Re: [PATCH 4.18 00/79] 4.18.1-stable review

From: Greg Kroah-Hartman
Date: Thu Aug 16 2018 - 06:12:21 EST


On Thu, Aug 16, 2018 at 12:39:29AM -0400, Byron Stanoszek wrote:
> On Wed, 15 Aug 2018, Greg Kroah-Hartman wrote:
>
> > On Wed, Aug 15, 2018 at 01:24:25PM -0400, Byron Stanoszek wrote:
> > > Hi Greg & Thomas,
> > >
> > > I'd like to report a regression in Linux 4.18.1 regarding the L1TF patches.
> > >
> > > The kernel no longer thinks I have SMT enabled in the BIOS. This works fine in
> > > 4.18.0.
> > >
> > > Not sure if this matters, but in my particular 4-core system, my third core is
> > > broken (core #2). So I must boot using "maxcpus=2" and then online the other
> > > cores & SMT threads at startup using:
> > >
> > > echo 1 > /sys/devices/system/cpu/cpu3/online
> > > echo 1 > /sys/devices/system/cpu/cpu4/online
> > > echo 1 > /sys/devices/system/cpu/cpu5/online
> > > echo 1 > /sys/devices/system/cpu/cpu7/online
> > >
> > > In 4.18.0, dmesg shows:
> > >
> > > smpboot: Booting Node 0 Processor 3 APIC 0x6
> > > smpboot: Booting Node 0 Processor 4 APIC 0x1
> > > smpboot: Booting Node 0 Processor 5 APIC 0x3
> > > smpboot: Booting Node 0 Processor 7 APIC 0x7
> > >
> > > In 4.18.1, dmesg shows:
> > >
> > > smpboot: Booting Node 0 Processor 3 APIC 0x6
> > > smpboot: Booting Node 0 Processor 4 APIC 0x1
> > > smpboot: CPU 4 is now offline
> > > smpboot: Booting Node 0 Processor 5 APIC 0x3
> > > smpboot: CPU 5 is now offline
> > > smpboot: Booting Node 0 Processor 7 APIC 0x7
> > > smpboot: CPU 7 is now offline
> > >
> > > and I get an "Operation cancelled" error in the shell when trying to online 4,
> > > 5, and 7.

Aim of the task ->
Reproduce the Linux 4.18.1 regression report above word for word, from its first line to its last.

Dataset records ->
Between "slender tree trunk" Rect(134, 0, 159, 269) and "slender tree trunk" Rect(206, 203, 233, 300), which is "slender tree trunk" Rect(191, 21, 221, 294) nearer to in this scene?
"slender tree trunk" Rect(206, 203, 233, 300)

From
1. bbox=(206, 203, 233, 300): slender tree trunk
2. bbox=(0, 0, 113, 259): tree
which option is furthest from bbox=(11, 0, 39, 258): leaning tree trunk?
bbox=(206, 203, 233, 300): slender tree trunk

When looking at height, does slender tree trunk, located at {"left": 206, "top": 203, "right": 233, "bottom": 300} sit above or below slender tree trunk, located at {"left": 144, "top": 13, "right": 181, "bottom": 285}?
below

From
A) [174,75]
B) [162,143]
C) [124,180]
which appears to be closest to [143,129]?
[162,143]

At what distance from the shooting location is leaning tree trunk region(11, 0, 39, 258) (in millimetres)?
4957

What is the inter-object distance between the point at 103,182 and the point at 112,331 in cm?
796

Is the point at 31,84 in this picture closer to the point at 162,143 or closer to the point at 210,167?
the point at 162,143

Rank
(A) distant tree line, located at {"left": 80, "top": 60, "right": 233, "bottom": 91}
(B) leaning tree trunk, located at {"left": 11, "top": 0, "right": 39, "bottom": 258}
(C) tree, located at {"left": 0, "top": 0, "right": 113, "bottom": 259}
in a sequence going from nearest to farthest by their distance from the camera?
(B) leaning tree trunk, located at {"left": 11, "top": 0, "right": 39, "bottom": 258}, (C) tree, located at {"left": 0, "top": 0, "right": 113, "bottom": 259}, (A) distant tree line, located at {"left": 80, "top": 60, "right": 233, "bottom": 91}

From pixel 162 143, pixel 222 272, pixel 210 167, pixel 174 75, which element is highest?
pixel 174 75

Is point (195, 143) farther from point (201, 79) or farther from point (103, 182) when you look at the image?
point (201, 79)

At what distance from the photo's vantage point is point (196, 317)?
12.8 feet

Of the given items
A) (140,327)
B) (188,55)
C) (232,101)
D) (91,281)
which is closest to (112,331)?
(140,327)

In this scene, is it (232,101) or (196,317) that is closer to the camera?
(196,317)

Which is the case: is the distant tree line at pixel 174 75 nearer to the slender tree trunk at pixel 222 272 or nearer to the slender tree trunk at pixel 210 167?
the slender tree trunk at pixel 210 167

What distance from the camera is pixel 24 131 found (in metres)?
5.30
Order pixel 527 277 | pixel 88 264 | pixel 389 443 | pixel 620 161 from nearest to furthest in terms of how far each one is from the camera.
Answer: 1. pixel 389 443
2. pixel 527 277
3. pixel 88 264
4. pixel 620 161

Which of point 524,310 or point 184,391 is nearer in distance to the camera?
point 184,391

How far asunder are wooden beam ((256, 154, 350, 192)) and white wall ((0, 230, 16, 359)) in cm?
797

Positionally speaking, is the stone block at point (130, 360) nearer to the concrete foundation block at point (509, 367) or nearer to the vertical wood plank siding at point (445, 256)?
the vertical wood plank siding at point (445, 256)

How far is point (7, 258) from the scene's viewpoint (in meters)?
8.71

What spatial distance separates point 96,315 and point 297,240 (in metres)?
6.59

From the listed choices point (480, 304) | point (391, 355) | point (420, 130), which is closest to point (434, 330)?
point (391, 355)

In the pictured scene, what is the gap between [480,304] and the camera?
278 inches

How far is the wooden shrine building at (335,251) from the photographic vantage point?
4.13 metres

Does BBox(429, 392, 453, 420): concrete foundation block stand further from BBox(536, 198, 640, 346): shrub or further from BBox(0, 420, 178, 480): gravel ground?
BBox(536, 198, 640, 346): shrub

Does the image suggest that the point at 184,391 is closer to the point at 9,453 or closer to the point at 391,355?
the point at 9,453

Exercise output ->
Re: [PATCH 4.18 00/79] 4.18.1-stable review

From: Greg Kroah-Hartman
Date: Thu Aug 16 2018 - 06:12:21 EST


On Thu, Aug 16, 2018 at 12:39:29AM -0400, Byron Stanoszek wrote:
> On Wed, 15 Aug 2018, Greg Kroah-Hartman wrote:
>
> > On Wed, Aug 15, 2018 at 01:24:25PM -0400, Byron Stanoszek wrote:
> > > Hi Greg & Thomas,
> > >
> > > I'd like to report a regression in Linux 4.18.1 regarding the L1TF patches.
> > >
> > > The kernel no longer thinks I have SMT enabled in the BIOS. This works fine in
> > > 4.18.0.
> > >
> > > Not sure if this matters, but in my particular 4-core system, my third core is
> > > broken (core #2). So I must boot using "maxcpus=2" and then online the other
> > > cores & SMT threads at startup using:
> > >
> > > echo 1 > /sys/devices/system/cpu/cpu3/online
> > > echo 1 > /sys/devices/system/cpu/cpu4/online
> > > echo 1 > /sys/devices/system/cpu/cpu5/online
> > > echo 1 > /sys/devices/system/cpu/cpu7/online
> > >
> > > In 4.18.0, dmesg shows:
> > >
> > > smpboot: Booting Node 0 Processor 3 APIC 0x6
> > > smpboot: Booting Node 0 Processor 4 APIC 0x1
> > > smpboot: Booting Node 0 Processor 5 APIC 0x3
> > > smpboot: Booting Node 0 Processor 7 APIC 0x7
> > >
> > > In 4.18.1, dmesg shows:
> > >
> > > smpboot: Booting Node 0 Processor 3 APIC 0x6
> > > smpboot: Booting Node 0 Processor 4 APIC 0x1
> > > smpboot: CPU 4 is now offline
> > > smpboot: Booting Node 0 Processor 5 APIC 0x3
> > > smpboot: CPU 5 is now offline
> > > smpboot: Booting Node 0 Processor 7 APIC 0x7
> > > smpboot: CPU 7 is now offline
> > >
> > > and I get an "Operation cancelled" error in the shell when trying to online 4,
> > > 5, and 7.